22 March 2012

ugly to start with by John Miichael Cummings

Character Development          5
Editing                                      5
Sex                                            2
Violence                                  1
Romance                                 0
Readability/Flow                     5

 From the back cover:
Jason Stevens is growing up in picturesque, historic Harpers Ferry, West Virginia, in the 1970s. Back when the roads were smaller, the cars slower, the people more colorful, and Washington, D.C. is way across the mountains - a winding sixty-five miles away.
Jason dreams of going to art school in the city, but he must first survive his teenage years. He witnesses a street artist from Italy charm his mother from the backseat of the family car. He stands up to an abusive husband - and then feels sorry for the jerk. He puts up with his father's hard-skulled backwoods ways, his grandfather's showy younger wife, and the fist throwing schoolmates and eccentric mountain characters that make up Harpers Ferry - all topped off by a basement art project with a girl from the poor side of town.
Throughout this book, the one recurring thought I had was that I wanted to reach in and pull Jason out. I felt so sorry for this sweet boy growing up poor in such a hugely dysfunctional family. It often seemed like there was no one on his side - although he was his mother's favourite. Jason is like no one else he knows. He is artistic - soft. It takes almost the entire book before we realize that he is actually most like the one person in his life that he has the hardest time connecting with.

ugly to start with is dark but compelling. Mr Cummings does a great job of drawing the reader into Jason's life and experiences. The first chapter change confused me, mostly because I was expecting continuity. Instead, the chapter breaks move the reader through time and circumstances. It was a startling shock the first time but once I knew to expect it, things got better. Many of the events of Jason's life are very disturbing and off putting but it's like a train wreck - I just couldn't quit reading.

A Taste from page 29 (just for clarity 'Skinny Minnie' is a cat):
When summer came and I was home, I started shooting at Skinny Minnie with my BB gun whenever I saw her trying to come near the house. I could see the small, gold BB hit the side of her body. She jumped as if she had stepped on electricity and ran back into the overgrown lot. My body shuddered. If only she would die, then I wouldn't feel the embarrassment anymore. That's how my family was. Whatever it was, if it was ugly to start with, or turned ugly, we were ashamed of it and wanted it to go away.

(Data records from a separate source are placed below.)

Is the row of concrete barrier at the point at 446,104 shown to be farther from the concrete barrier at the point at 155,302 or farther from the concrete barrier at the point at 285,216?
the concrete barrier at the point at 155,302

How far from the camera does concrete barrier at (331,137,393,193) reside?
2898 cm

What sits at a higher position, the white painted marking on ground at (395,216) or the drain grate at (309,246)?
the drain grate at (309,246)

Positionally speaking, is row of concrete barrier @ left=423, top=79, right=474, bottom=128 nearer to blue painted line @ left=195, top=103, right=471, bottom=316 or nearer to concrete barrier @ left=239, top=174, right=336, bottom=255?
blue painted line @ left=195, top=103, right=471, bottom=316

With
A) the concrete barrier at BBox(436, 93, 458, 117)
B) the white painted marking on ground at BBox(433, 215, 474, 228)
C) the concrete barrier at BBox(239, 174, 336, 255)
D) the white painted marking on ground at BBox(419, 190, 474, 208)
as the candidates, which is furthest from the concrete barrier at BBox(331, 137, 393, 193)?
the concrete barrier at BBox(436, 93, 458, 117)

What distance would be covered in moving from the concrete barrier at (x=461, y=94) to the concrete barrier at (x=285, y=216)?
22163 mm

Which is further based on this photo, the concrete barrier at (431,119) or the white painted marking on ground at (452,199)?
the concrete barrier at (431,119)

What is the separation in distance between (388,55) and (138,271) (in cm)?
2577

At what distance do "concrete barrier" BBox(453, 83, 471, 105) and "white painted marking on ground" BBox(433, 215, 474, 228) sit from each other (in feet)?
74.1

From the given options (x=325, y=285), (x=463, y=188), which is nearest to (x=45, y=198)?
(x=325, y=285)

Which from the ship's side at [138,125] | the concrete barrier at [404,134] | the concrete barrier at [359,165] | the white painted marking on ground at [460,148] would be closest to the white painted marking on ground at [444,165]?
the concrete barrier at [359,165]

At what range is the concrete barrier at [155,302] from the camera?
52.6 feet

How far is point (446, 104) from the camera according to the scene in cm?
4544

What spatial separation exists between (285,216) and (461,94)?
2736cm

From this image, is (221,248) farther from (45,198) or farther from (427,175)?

  1. Well, this one sounded like something I might want to read but the cat thing is just too much. I love kitties and it breaks my heart when people are mean to them. I just can't like a character that takes out there anger on animals even knowing where that anger comes from. :(

  2. Dunno about the confusion in the beginning. Sometimes that is just too much for me and I give up

  3. This sounds different and gritty - I like it. Great review and tidbit!

  4. This sounds like an intriguing book. Thank you for such a good review. I enjoy reading your blog and will follow you once the join this site button pops up.